[Work to complete] From the records below, output exactly the lines starting at the line with "border-left: 20px solid transparent;" and ending at the line with "content_type: text/plain", both of them included, but no pictures.

[[ Entries supplied open ]]

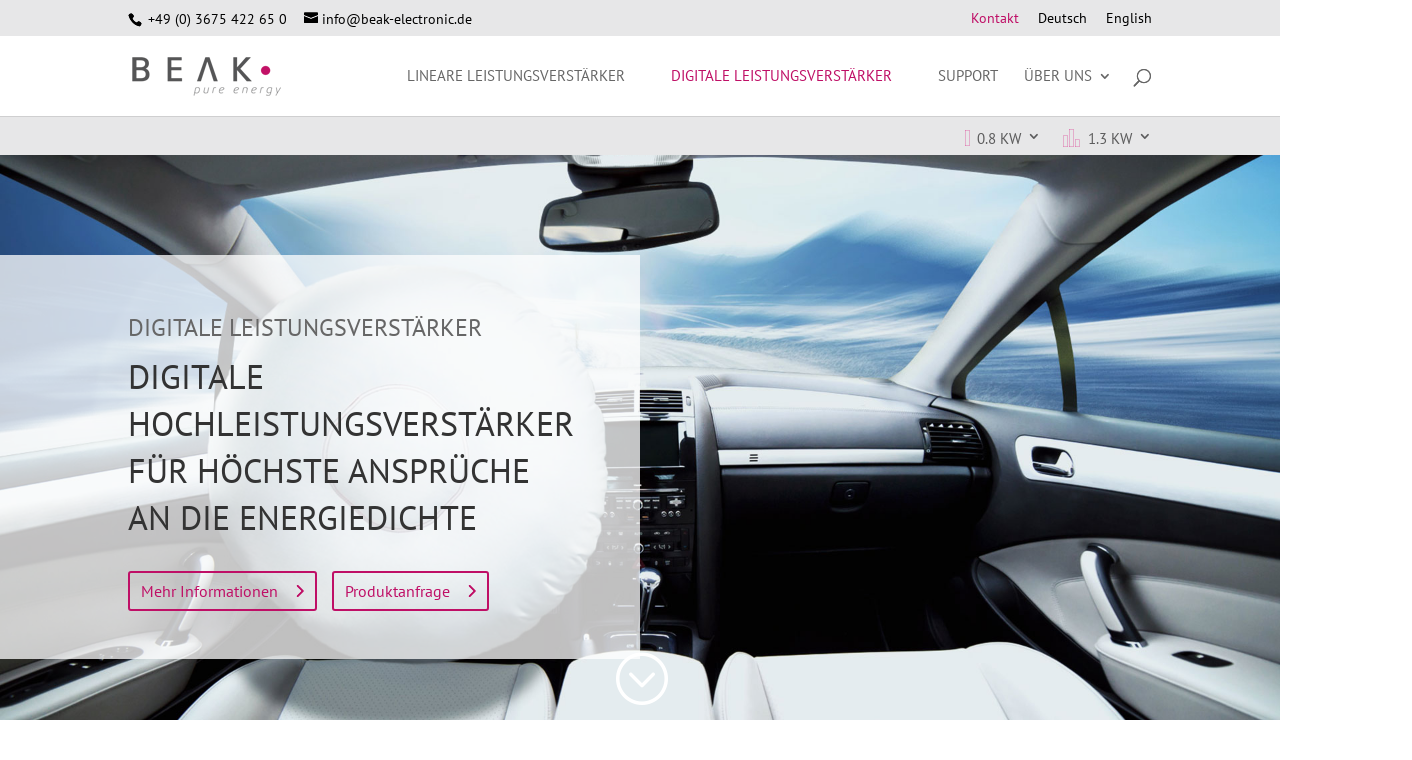

--- FILE ---
content_type: text/css
request_url: https://www.beak-electronic.de/wp-content/themes/child/style.css?ver=4.27.5
body_size: 2506
content:
/*
Theme Name:	Beak Electronic
Description: 	Childtheme
Author: 	idea - webPlum
Author URI:
Template: 	Divi
Version: 	1.0
Tags:
*/


/* Die Breite des mobilen breakpoint von Divi selber setzen */




/** Silbentrennung **/
/*
h1, h2, h3, h4, p { 
 hyphens: auto;
 -moz-hyphens: auto;
 -ms-hyphens: auto;
 -o-hyphens: auto;
 -webkit-hyphens: auto;
}
*/

/** MAIN MENU **/
#top-menu li.current-menu-ancestor > a, #top-menu li.current-menu-item > a {color: #bf0f66 !important}

/* Anpassung Breite Sub-menue */
#top-menu li li a {width: 320px !important;}
.nav li ul {width: 360px !important;}

/* hide submenu on desktop */
@media screen and (min-width: 981px) {
    #main-header .nav li.hide ul, #main-header .nav li.hide a::after {
        display: none!important;
   }
}
@media screen and (max-width: 980px) {
    #main-header .nav li.hide ul, #main-header .nav li.hide a::after {
        display: block !important;
   }
}

/** menu linar / digital **/
.et_pb_menu__menu > nav > ul#menu-analog > li > a, .et_pb_menu__menu > nav > ul#menu-digital > li > a, .et_pb_menu__menu > nav > ul#menu-analog-en > li > a, .et_pb_menu__menu > nav > ul#menu-digital-en > li > a {padding-bottom: 8px !important;}
.et_pb_menu__menu > nav > ul#menu-analog, .et_pb_menu__menu > nav > ul#menu-digital, .et_pb_menu__menu > nav > ul#menu-analog-en, .et_pb_menu__menu > nav > ul#menu-digital-en {padding: 8px 0 0 !important;}

/* ads menu */
#ads .nav li ul {
    visibility: visible;
    z-index: 9999;
    position: absolute;
    width: 280px;
    left: 0;
    padding: 0;
    background: #fff;
    box-shadow: none;

}

#ads nav > ul > li > ul:after {
    position: absolute;
    left: 20%;
    margin-left: -20px;
    top: -10px;
    width: 0;
    height: 0;
    content:'';
    border-left: 20px solid transparent;
    border-right: 20px solid transparent;
    border-bottom: 20px solid #fff;
}

#ads .nav li li {border: 1px solid #fff;}
#ads .nav li ul {border-color: #fff;}
#ads .nav ul li a:hover {background-color: #fff !important; color: #bf0f66;}
#ads .sub-menu {border: 1px solid #e7e7e8 !important;}
/** ende **/




/** sonstiges **/
.slink {color: #fff; background-color: #bf0f66; padding: 0.1em 0.5em;}

.micon {padding-right: .5em;}

.mobile_menu_bar::before {
	font-size: 3.1em !important;}


/* ausblenden des mail-symbols in sekundaerer menueleiste*/
li.contact a {color: #bf0f66 !important;}

#top-header .container {
    font-weight: 400 !important;
}

#et-secondary-nav li > ul {
    width: 12vw !important;
}

.et-fixed-header#top-header {background-color: #e7e7e8 !important;}


/** FOOTER **/
#footer-widgets {
    padding: 3em 0 0 !important;
}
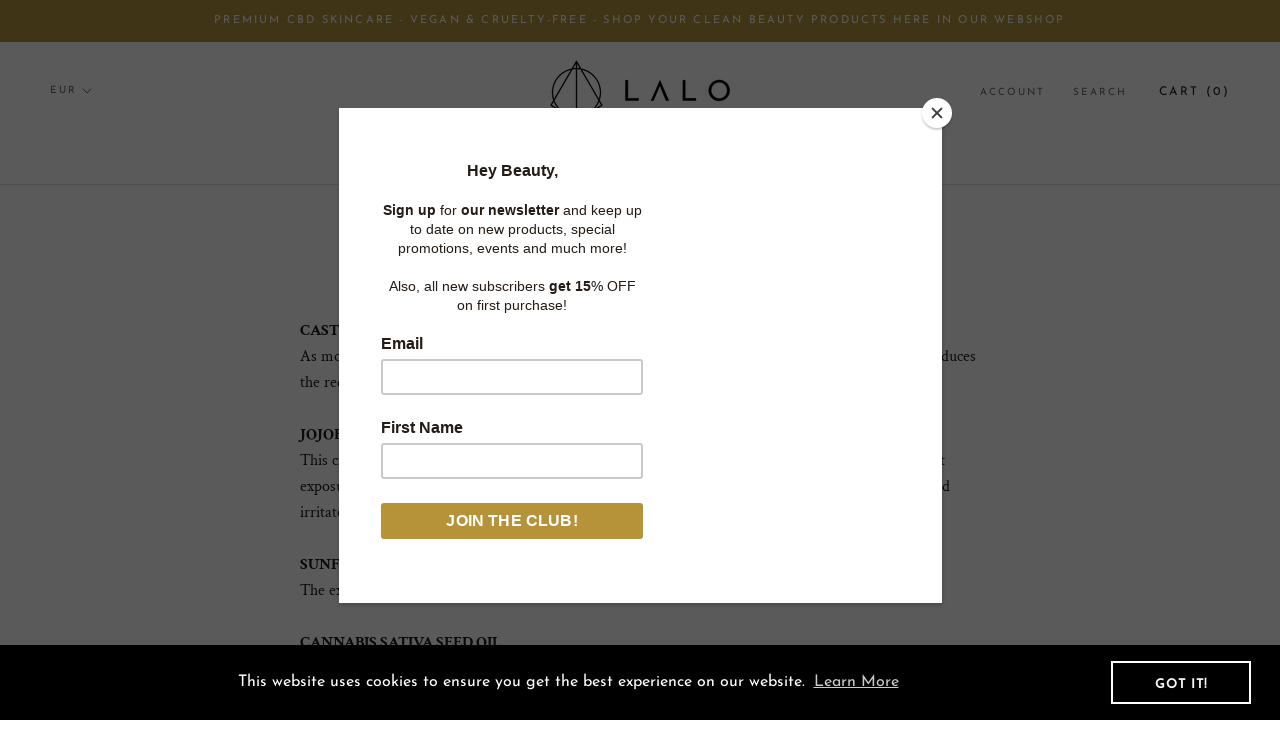

--- FILE ---
content_type: text/plain
request_url: https://www.google-analytics.com/j/collect?v=1&_v=j102&a=442755135&t=pageview&_s=1&dl=https%3A%2F%2Fwww.lalo-skincare.com%2Fpages%2Factives-benefits-the-lip-balm&ul=en-us%40posix&dt=Actives%20%26%20Benefits&sr=1280x720&vp=1280x720&_u=YADAAUABAAAAACAAI~&jid=1368833309&gjid=2012504710&cid=10137962.1769453203&tid=UA-177094174-1&_gid=93005970.1769453204&_r=1&_slc=1&gtm=45He61m1n81TMR5HK7v832365294za200zd832365294&gcd=13l3l3l3l1l1&dma=0&tag_exp=103116026~103200004~104527906~104528500~104684208~104684211~105391252~115938466~115938469~116185181~116185182~116682875~117041587~117042506~117099528&z=757435456
body_size: -571
content:
2,cG-XJMSXMQ5FL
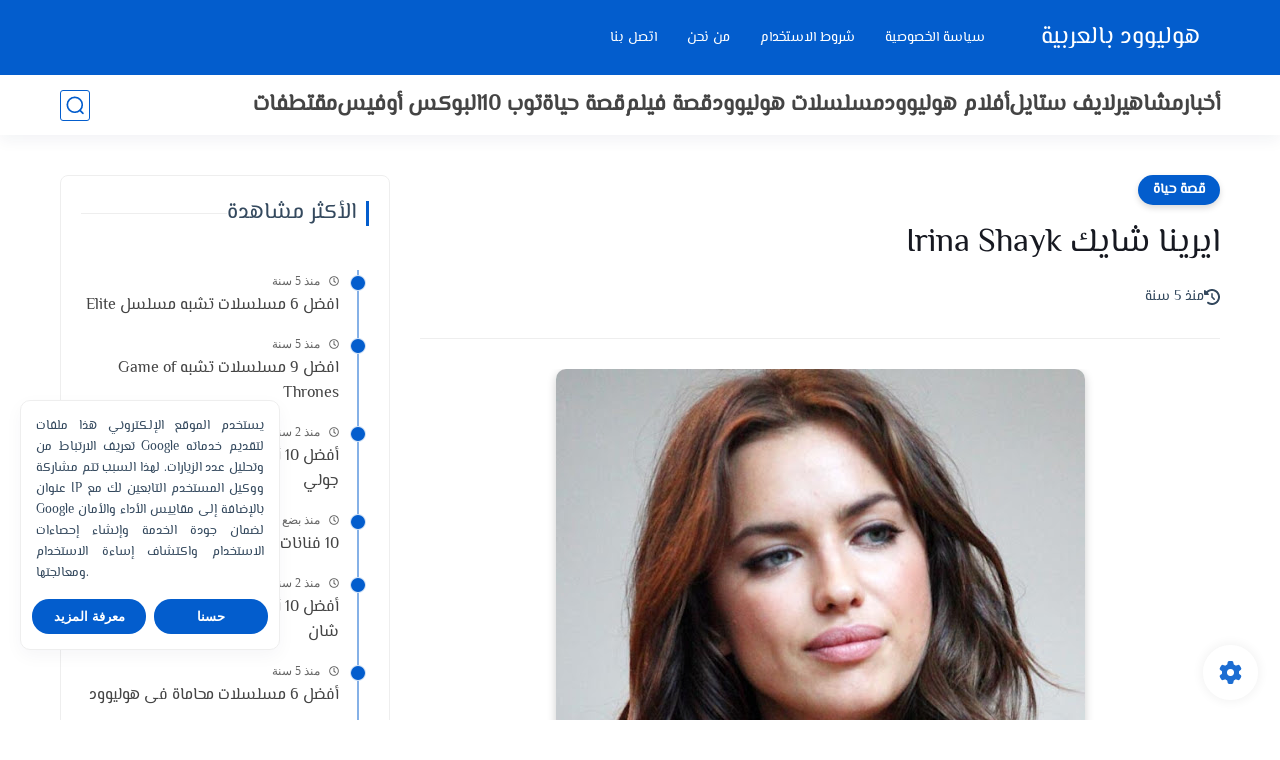

--- FILE ---
content_type: text/html; charset=utf-8
request_url: https://www.google.com/recaptcha/api2/aframe
body_size: 266
content:
<!DOCTYPE HTML><html><head><meta http-equiv="content-type" content="text/html; charset=UTF-8"></head><body><script nonce="QsSLtM4wqiN5C0l5l5rlDg">/** Anti-fraud and anti-abuse applications only. See google.com/recaptcha */ try{var clients={'sodar':'https://pagead2.googlesyndication.com/pagead/sodar?'};window.addEventListener("message",function(a){try{if(a.source===window.parent){var b=JSON.parse(a.data);var c=clients[b['id']];if(c){var d=document.createElement('img');d.src=c+b['params']+'&rc='+(localStorage.getItem("rc::a")?sessionStorage.getItem("rc::b"):"");window.document.body.appendChild(d);sessionStorage.setItem("rc::e",parseInt(sessionStorage.getItem("rc::e")||0)+1);localStorage.setItem("rc::h",'1769981847333');}}}catch(b){}});window.parent.postMessage("_grecaptcha_ready", "*");}catch(b){}</script></body></html>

[[ Entries supplied closed ]]

[Answer space]
    border-left: 20px solid transparent;
    border-right: 20px solid transparent;
    border-bottom: 20px solid #fff;
}

#ads .nav li li {border: 1px solid #fff;}
#ads .nav li ul {border-color: #fff;}
#ads .nav ul li a:hover {background-color: #fff !important; color: #bf0f66;}
#ads .sub-menu {border: 1px solid #e7e7e8 !important;}
/** ende **/




/** sonstiges **/
.slink {color: #fff; background-color: #bf0f66; padding: 0.1em 0.5em;}

.micon {padding-right: .5em;}

.mobile_menu_bar::before {
	font-size: 3.1em !important;}


/* ausblenden des mail-symbols in sekundaerer menueleiste*/
li.contact a {color: #bf0f66 !important;}

#top-header .container {
    font-weight: 400 !important;
}

#et-secondary-nav li > ul {
    width: 12vw !important;
}

.et-fixed-header#top-header {background-color: #e7e7e8 !important;}


/** FOOTER **/
#footer-widgets {
    padding: 3em 0 0 !important;
}

--- FILE ---
content_type: text/plain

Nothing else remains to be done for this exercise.